Also, a small change in the query will speed things up.
Depending on the result of the job inspector, I don't think that the matching with csv is time consuming.

genesiusj · ‎01-17-2020

@to4kawa
I tried the code, but it didn't work.
First, was a minor error because of the lookup command was incomplete.
Error in 'lookup' command: Must specify one or more lookup fields.
My code: | lookup lup_linuxProdAuditHostAcctAuid.csv host AS host, user AS user OUTPUTNEW user_id AS user_id
Your code: | lookup lup_linuxProdAuditHostAcctAuid.csv OUTPUT user_id

After correcting, error was gone.

However, your code produced 0 results. Mine produced 3,369 events.
I understand the use of stats vs transaction in theory. But running with transaction was only 6 seconds for All time.

Thank you for your help.

Would like to know if you have any ideas on my original question about summary index vs lookup table.

Thanks again and God bless,
Genesius

to4kawa · ‎01-17-2020

I see. sorry , it does not work.
transaction is no problem.
Which queries are using time, as determined by the job inspector?
I don't think lookup is using time.

so, my answer is updated a little.

genesiusj · ‎01-21-2020

@to4kawa
That is correct.
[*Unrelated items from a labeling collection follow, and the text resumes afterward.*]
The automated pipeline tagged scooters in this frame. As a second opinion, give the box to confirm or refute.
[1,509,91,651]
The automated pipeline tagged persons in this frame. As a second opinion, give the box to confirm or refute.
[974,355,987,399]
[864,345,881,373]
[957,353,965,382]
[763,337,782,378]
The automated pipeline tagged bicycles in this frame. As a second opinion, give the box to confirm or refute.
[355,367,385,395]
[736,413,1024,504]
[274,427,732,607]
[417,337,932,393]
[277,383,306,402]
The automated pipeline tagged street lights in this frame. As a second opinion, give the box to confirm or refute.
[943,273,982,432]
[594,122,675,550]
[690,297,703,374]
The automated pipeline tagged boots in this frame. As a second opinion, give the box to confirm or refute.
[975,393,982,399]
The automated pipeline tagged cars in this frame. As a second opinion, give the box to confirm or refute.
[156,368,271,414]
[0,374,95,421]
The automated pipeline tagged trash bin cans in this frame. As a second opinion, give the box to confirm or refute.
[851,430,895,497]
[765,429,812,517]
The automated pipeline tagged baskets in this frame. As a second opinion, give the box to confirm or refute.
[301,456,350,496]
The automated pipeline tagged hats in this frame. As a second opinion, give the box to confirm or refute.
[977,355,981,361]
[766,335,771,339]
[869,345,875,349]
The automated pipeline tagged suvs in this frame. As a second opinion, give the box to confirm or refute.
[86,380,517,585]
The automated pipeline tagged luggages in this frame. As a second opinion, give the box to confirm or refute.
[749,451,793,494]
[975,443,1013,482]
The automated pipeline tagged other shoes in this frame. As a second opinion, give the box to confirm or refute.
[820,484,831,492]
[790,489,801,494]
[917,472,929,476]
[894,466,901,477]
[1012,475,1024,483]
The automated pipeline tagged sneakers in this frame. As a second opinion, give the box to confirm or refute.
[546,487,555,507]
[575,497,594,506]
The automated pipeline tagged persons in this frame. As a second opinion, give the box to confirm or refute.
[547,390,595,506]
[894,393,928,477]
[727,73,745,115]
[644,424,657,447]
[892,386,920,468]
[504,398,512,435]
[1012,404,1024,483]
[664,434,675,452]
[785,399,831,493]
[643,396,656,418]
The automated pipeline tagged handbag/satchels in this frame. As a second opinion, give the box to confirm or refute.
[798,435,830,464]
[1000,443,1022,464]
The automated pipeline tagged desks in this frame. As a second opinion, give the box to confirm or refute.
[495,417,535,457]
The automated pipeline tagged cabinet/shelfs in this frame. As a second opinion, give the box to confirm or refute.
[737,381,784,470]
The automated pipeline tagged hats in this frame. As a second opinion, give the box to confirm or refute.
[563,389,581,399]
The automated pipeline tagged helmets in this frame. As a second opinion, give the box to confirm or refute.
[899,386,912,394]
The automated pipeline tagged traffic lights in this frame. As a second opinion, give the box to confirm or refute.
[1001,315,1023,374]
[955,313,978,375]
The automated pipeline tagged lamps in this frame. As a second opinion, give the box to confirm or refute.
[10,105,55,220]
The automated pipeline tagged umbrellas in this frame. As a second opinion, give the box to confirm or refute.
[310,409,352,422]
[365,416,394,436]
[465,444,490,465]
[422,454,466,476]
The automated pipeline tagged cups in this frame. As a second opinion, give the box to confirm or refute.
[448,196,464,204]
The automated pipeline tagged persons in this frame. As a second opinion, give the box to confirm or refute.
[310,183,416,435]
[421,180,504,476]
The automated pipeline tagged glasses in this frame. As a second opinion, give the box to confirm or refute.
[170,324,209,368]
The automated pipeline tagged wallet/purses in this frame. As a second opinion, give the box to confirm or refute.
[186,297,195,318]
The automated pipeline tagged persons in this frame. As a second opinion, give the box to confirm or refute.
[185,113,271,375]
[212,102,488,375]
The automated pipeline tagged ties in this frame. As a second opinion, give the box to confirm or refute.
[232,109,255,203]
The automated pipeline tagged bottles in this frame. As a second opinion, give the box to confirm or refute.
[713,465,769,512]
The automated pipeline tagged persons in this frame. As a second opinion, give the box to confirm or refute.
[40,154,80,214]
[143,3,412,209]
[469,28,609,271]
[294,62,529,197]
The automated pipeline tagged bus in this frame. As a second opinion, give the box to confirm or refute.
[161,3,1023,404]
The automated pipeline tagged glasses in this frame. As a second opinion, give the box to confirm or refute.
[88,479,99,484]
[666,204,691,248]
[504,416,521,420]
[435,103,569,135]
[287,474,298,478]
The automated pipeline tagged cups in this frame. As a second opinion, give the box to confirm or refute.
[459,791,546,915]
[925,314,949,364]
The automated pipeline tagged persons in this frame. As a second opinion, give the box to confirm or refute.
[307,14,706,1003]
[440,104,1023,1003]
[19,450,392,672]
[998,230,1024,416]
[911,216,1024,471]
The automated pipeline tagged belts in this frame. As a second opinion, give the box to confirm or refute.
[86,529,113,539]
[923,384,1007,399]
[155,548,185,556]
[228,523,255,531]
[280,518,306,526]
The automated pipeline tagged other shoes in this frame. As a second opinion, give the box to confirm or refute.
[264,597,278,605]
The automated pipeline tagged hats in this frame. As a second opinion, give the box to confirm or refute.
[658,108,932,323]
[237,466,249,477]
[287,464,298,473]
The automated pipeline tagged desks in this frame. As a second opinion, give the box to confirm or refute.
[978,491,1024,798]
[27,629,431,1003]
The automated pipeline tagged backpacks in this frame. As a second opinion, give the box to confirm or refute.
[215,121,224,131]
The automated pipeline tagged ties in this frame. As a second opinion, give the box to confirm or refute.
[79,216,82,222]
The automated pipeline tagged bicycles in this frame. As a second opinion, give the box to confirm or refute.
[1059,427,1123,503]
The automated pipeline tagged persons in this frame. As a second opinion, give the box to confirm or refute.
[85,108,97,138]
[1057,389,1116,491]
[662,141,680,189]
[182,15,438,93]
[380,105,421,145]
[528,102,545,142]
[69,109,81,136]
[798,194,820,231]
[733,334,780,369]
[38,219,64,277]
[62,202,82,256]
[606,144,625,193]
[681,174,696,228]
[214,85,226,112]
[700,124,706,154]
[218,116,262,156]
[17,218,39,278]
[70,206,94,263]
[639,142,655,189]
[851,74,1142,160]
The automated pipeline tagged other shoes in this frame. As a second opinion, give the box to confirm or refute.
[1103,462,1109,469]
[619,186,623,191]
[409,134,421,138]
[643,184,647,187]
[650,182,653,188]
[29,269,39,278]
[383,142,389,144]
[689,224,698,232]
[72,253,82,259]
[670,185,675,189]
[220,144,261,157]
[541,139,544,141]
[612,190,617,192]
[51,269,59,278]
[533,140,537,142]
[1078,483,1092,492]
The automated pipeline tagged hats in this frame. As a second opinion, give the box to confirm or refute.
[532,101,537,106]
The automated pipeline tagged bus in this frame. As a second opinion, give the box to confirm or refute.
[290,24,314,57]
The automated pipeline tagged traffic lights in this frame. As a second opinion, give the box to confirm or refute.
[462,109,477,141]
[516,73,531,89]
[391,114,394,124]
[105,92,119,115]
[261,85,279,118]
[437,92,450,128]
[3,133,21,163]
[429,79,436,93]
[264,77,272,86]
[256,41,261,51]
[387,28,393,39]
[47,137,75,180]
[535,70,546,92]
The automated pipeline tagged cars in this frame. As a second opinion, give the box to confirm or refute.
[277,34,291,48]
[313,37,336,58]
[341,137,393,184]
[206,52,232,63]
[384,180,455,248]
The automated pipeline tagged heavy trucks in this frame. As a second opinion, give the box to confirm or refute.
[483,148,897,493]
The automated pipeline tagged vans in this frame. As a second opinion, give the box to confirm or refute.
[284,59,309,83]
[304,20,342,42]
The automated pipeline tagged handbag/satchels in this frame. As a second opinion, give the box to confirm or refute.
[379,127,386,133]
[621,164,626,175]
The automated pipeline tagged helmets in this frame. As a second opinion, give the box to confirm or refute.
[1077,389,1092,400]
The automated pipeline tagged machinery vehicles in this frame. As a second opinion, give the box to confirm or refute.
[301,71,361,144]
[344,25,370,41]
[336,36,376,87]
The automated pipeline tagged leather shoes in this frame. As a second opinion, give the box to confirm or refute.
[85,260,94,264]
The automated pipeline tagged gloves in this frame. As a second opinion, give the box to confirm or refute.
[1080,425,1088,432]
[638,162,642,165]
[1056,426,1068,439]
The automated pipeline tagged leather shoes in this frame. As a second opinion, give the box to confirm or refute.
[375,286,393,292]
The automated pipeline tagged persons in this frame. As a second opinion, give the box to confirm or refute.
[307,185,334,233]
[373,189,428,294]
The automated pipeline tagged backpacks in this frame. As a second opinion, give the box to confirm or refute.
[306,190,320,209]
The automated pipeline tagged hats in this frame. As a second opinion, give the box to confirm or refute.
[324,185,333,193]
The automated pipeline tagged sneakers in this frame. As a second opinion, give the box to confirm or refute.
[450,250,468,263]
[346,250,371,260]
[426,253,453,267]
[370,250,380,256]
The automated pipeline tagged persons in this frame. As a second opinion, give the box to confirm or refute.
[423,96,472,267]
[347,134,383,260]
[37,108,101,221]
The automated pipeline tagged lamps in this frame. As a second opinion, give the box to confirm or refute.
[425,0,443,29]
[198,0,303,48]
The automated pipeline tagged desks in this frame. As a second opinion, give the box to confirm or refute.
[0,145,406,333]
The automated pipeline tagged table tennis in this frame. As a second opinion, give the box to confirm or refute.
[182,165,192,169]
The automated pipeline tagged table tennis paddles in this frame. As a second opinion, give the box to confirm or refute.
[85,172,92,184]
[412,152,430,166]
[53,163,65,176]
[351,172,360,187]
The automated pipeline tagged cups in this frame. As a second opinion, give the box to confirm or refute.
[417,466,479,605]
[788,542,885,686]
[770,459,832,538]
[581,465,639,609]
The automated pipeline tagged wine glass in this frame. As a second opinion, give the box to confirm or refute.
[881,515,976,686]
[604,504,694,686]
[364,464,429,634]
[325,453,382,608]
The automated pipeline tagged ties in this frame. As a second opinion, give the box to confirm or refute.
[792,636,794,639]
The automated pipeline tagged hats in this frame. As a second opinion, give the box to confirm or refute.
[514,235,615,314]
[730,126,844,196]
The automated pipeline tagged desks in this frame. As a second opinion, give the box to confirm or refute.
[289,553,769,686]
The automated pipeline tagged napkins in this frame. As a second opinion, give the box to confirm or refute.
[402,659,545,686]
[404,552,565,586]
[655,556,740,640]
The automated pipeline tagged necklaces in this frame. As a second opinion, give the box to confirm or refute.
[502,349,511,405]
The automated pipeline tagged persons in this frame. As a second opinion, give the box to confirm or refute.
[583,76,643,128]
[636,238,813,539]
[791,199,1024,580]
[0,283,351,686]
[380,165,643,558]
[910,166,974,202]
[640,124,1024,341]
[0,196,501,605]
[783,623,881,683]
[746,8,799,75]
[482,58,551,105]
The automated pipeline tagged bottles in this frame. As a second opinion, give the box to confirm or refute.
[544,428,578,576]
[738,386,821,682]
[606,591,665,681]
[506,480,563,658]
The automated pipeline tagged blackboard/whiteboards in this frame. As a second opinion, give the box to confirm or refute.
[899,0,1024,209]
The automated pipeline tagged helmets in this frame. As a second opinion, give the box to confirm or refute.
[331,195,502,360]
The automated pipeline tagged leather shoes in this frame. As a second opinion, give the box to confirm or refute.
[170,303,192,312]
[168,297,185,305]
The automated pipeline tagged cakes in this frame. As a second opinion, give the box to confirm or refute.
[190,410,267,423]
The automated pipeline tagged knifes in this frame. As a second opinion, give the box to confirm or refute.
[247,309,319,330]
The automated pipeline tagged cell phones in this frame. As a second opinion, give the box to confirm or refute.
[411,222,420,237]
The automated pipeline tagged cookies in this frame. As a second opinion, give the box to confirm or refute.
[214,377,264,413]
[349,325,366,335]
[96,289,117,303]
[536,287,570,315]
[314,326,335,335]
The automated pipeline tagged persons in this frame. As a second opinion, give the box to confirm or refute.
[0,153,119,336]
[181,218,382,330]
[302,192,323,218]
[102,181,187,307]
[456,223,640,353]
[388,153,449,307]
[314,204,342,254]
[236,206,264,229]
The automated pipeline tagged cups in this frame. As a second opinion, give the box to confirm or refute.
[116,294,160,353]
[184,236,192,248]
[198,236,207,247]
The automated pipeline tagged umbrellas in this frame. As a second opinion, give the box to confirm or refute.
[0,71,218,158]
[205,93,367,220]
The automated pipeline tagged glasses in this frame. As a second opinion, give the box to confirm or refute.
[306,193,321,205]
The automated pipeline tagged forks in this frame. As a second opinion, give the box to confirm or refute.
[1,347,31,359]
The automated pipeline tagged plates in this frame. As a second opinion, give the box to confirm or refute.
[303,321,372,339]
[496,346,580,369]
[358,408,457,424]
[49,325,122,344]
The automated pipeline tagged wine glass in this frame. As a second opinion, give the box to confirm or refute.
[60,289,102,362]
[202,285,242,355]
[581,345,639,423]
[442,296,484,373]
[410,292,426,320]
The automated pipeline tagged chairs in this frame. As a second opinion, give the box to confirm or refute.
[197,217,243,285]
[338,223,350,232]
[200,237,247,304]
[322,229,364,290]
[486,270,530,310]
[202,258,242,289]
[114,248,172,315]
The lookup is not using time (no need for me to check the job inspector). The lookup is used strictly for populating a list of user ID's and authentication ID's (auid's) per host. This search was one of the most time-intensive queries in my initial SPL. By running append lookup every evening any new user credentials added by our SysAdmins from the previous day will be captured.

However, giving this some more thought, I need to check for duplicate auid's with a different user ID. Although our SysAdmins don't recycle the auid at this time; I could see this being an issue in the distant future.

Back to your comment above, should the overall data for the dropdowns be populated from a summary index or a lookup table? I might have missed the answer.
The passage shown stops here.